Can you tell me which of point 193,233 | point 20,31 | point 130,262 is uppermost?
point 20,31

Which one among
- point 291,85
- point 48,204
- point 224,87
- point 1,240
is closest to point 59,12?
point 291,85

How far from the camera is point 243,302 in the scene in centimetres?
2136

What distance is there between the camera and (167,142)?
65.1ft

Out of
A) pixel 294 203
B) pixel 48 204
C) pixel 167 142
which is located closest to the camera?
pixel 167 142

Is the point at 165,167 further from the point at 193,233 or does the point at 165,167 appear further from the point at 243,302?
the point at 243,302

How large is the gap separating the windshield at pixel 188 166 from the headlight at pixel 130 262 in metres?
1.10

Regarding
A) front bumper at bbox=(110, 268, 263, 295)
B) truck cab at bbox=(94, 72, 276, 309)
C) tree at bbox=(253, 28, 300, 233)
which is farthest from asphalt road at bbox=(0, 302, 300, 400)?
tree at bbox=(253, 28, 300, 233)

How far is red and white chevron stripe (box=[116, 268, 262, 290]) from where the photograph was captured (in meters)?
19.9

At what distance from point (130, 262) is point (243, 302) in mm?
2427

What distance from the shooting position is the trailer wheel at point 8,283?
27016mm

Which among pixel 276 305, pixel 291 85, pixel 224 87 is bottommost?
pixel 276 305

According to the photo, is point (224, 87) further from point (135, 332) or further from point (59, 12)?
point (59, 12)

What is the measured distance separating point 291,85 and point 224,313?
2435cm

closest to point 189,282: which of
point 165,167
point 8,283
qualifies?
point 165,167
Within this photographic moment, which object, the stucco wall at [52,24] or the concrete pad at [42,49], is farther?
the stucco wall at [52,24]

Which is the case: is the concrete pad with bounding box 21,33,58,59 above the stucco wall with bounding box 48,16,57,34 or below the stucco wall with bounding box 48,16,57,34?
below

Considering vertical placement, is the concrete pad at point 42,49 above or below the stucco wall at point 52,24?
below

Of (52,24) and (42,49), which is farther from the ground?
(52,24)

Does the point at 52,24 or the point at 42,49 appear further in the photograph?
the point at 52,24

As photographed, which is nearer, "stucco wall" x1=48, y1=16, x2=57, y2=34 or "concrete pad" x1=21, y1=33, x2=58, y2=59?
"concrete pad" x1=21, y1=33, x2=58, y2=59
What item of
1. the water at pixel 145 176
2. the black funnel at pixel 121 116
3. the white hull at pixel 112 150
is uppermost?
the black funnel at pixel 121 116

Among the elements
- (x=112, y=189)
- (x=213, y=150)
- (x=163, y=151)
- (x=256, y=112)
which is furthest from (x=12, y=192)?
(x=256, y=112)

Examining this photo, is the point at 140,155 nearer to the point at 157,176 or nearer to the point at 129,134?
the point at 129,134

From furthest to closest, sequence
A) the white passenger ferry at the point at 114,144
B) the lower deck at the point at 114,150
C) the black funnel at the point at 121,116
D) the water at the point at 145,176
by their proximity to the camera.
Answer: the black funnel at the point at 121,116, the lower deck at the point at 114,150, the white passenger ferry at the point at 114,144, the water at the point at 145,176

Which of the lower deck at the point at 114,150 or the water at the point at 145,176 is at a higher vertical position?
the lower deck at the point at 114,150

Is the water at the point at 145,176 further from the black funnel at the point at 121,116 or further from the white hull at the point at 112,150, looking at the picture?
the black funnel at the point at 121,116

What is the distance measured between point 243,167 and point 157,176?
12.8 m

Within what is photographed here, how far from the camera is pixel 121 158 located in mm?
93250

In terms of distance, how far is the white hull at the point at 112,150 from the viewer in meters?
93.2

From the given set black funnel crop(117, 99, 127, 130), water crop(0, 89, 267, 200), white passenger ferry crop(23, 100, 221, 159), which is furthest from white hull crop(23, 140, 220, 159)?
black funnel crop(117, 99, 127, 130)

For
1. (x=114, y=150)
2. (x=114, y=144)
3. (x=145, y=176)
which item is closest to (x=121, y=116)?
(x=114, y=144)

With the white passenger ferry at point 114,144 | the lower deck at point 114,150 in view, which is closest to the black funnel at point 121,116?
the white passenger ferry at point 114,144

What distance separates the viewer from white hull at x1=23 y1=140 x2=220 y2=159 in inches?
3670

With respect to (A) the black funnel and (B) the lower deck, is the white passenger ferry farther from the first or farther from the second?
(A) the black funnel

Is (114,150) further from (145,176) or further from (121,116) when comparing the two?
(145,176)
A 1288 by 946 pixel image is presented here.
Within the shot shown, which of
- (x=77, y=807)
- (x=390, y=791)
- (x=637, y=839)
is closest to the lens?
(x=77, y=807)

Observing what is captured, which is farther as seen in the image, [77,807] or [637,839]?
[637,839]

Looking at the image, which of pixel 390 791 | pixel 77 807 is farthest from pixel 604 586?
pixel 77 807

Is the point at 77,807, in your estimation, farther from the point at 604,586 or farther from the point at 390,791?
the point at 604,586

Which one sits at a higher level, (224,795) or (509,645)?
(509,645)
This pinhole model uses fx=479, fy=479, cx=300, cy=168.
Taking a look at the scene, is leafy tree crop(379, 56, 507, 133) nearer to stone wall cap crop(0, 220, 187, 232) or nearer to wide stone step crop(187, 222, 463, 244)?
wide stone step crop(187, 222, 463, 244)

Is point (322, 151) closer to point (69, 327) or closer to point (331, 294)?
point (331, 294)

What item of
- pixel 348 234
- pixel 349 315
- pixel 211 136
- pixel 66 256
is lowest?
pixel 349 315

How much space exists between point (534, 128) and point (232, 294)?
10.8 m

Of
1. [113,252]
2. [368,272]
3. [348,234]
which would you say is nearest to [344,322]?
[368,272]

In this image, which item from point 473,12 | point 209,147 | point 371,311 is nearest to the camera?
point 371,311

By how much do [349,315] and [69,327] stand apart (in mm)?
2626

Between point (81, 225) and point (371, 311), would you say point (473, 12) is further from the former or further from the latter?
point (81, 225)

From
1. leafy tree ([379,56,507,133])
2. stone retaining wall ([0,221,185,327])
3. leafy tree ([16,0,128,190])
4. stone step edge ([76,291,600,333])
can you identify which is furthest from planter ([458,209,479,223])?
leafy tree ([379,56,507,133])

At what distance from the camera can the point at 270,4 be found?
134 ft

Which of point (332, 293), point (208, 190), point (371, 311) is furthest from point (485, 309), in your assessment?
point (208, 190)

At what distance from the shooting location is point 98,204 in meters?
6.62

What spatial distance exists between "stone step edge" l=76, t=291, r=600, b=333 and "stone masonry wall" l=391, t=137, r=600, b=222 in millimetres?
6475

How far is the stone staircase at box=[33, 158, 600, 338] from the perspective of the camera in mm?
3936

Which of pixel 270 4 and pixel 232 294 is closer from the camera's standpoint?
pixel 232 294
______________________________
[Job]: Update every line of the data above so that each "stone step edge" becomes "stone stair edge", leaving all other text as it is.

[Exercise answer]:
Can you tell me which of point 193,233 | point 20,31 | point 130,262 is uppermost?
point 20,31

Which one among
- point 291,85
- point 48,204
- point 224,87
- point 1,240
is closest to point 59,12?
point 291,85

How far from the camera is point 243,302 in the scene in centimetres?
2136

What distance is there between the camera and (167,142)?
65.1ft

Out of
A) pixel 294 203
B) pixel 48 204
C) pixel 167 142
which is located closest to the camera?
pixel 167 142

Is the point at 165,167 further from the point at 193,233 or does the point at 165,167 appear further from the point at 243,302?
the point at 243,302

How large is the gap separating the windshield at pixel 188 166 from the headlight at pixel 130 262 in metres?
1.10

Regarding
A) front bumper at bbox=(110, 268, 263, 295)
B) truck cab at bbox=(94, 72, 276, 309)
C) tree at bbox=(253, 28, 300, 233)
which is farthest from asphalt road at bbox=(0, 302, 300, 400)?
tree at bbox=(253, 28, 300, 233)

How far is red and white chevron stripe (box=[116, 268, 262, 290]) from where the photograph was captured (in meters)?
19.9

At what distance from point (130, 262) is point (243, 302) in mm?
2427

What distance from the shooting position is the trailer wheel at point 8,283?
27016mm

Which among pixel 276 305, pixel 291 85, pixel 224 87 is bottommost?
pixel 276 305

According to the photo, is point (224, 87) further from point (135, 332) or further from point (59, 12)?
point (59, 12)

What is the measured distance separating point 291,85 and point 224,313?
2435cm

closest to point 189,282: which of
point 165,167
point 8,283
qualifies?
point 165,167
Within this photographic moment, which object, the stucco wall at [52,24] or the concrete pad at [42,49], is farther?
the stucco wall at [52,24]

Which is the case: is the concrete pad with bounding box 21,33,58,59 above the stucco wall with bounding box 48,16,57,34 or below the stucco wall with bounding box 48,16,57,34?
below

Considering vertical placement, is the concrete pad at point 42,49 above or below the stucco wall at point 52,24?
below

Of (52,24) and (42,49), which is farther from the ground?
(52,24)

Does the point at 52,24 or the point at 42,49 appear further in the photograph?
the point at 52,24

As photographed, which is nearer, "stucco wall" x1=48, y1=16, x2=57, y2=34 or "concrete pad" x1=21, y1=33, x2=58, y2=59?
"concrete pad" x1=21, y1=33, x2=58, y2=59
What item of
1. the water at pixel 145 176
2. the black funnel at pixel 121 116
3. the white hull at pixel 112 150
is uppermost?
the black funnel at pixel 121 116

Among the elements
- (x=112, y=189)
- (x=213, y=150)
- (x=163, y=151)
- (x=256, y=112)
which is furthest from (x=12, y=192)?
(x=256, y=112)

Examining this photo, is the point at 140,155 nearer to the point at 157,176 or nearer to the point at 129,134?
the point at 129,134

From furthest to closest, sequence
A) the white passenger ferry at the point at 114,144
B) the lower deck at the point at 114,150
C) the black funnel at the point at 121,116
D) the water at the point at 145,176
by their proximity to the camera.
Answer: the black funnel at the point at 121,116, the lower deck at the point at 114,150, the white passenger ferry at the point at 114,144, the water at the point at 145,176

Which of the lower deck at the point at 114,150 or the water at the point at 145,176 is at a higher vertical position?
the lower deck at the point at 114,150

Is the water at the point at 145,176 further from the black funnel at the point at 121,116 or further from the white hull at the point at 112,150, looking at the picture?
the black funnel at the point at 121,116

What is the distance measured between point 243,167 and point 157,176?
12.8 m

Within what is photographed here, how far from the camera is pixel 121 158 located in mm?
93250

In terms of distance, how far is the white hull at the point at 112,150 from the viewer in meters?
93.2

From the given set black funnel crop(117, 99, 127, 130), water crop(0, 89, 267, 200), white passenger ferry crop(23, 100, 221, 159), which is furthest from white hull crop(23, 140, 220, 159)?
black funnel crop(117, 99, 127, 130)

For
1. (x=114, y=150)
2. (x=114, y=144)
3. (x=145, y=176)
which item is closest to (x=121, y=116)?
(x=114, y=144)

With the white passenger ferry at point 114,144 | the lower deck at point 114,150 in view, which is closest to the black funnel at point 121,116?
the white passenger ferry at point 114,144

What distance separates the viewer from white hull at x1=23 y1=140 x2=220 y2=159 in inches?
3670

With respect to (A) the black funnel and (B) the lower deck, is the white passenger ferry farther from the first or farther from the second?
(A) the black funnel

Is (114,150) further from (145,176) or further from (121,116) when comparing the two?
(145,176)
A 1288 by 946 pixel image is presented here.
Within the shot shown, which of
- (x=77, y=807)
- (x=390, y=791)
- (x=637, y=839)
is closest to the lens?
(x=77, y=807)

Observing what is captured, which is farther as seen in the image, [77,807] or [637,839]?
[637,839]

Looking at the image, which of pixel 390 791 | pixel 77 807 is farthest from pixel 604 586?
pixel 77 807

Is the point at 77,807, in your estimation, farther from the point at 604,586 or farther from the point at 390,791?
the point at 604,586

Which one sits at a higher level, (224,795) or (509,645)?
(509,645)
This pinhole model uses fx=479, fy=479, cx=300, cy=168.
Taking a look at the scene, is leafy tree crop(379, 56, 507, 133) nearer to stone wall cap crop(0, 220, 187, 232) or nearer to wide stone step crop(187, 222, 463, 244)?
wide stone step crop(187, 222, 463, 244)

Is point (322, 151) closer to point (69, 327) or closer to point (331, 294)?
point (331, 294)

What item of
- pixel 348 234
- pixel 349 315
- pixel 211 136
- pixel 66 256
is lowest?
pixel 349 315

How much space exists between point (534, 128) and point (232, 294)?
10.8 m

Of
1. [113,252]
2. [368,272]
3. [348,234]
which would you say is nearest to [344,322]?
[368,272]

In this image, which item from point 473,12 | point 209,147 | point 371,311 is nearest to the camera?
point 371,311

By how much do [349,315] and [69,327] stand apart (in mm)?
2626

Between point (81, 225) and point (371, 311), would you say point (473, 12) is further from the former or further from the latter?
point (81, 225)

From
1. leafy tree ([379,56,507,133])
2. stone retaining wall ([0,221,185,327])
3. leafy tree ([16,0,128,190])
4. stone stair edge ([76,291,600,333])
can you identify which is furthest from planter ([458,209,479,223])?
leafy tree ([379,56,507,133])

At what distance from the camera can the point at 270,4 be found?
134 ft

Which of point (332, 293), point (208, 190), point (371, 311) is furthest from point (485, 309), in your assessment?
point (208, 190)

At what distance from the shooting location is point 98,204 in meters?
6.62

What spatial distance exists between "stone stair edge" l=76, t=291, r=600, b=333 and "stone masonry wall" l=391, t=137, r=600, b=222 in millimetres?
6475

How far is the stone staircase at box=[33, 158, 600, 338] from the perspective of the camera in mm?
3936

Which of pixel 270 4 and pixel 232 294 is closer from the camera's standpoint?
pixel 232 294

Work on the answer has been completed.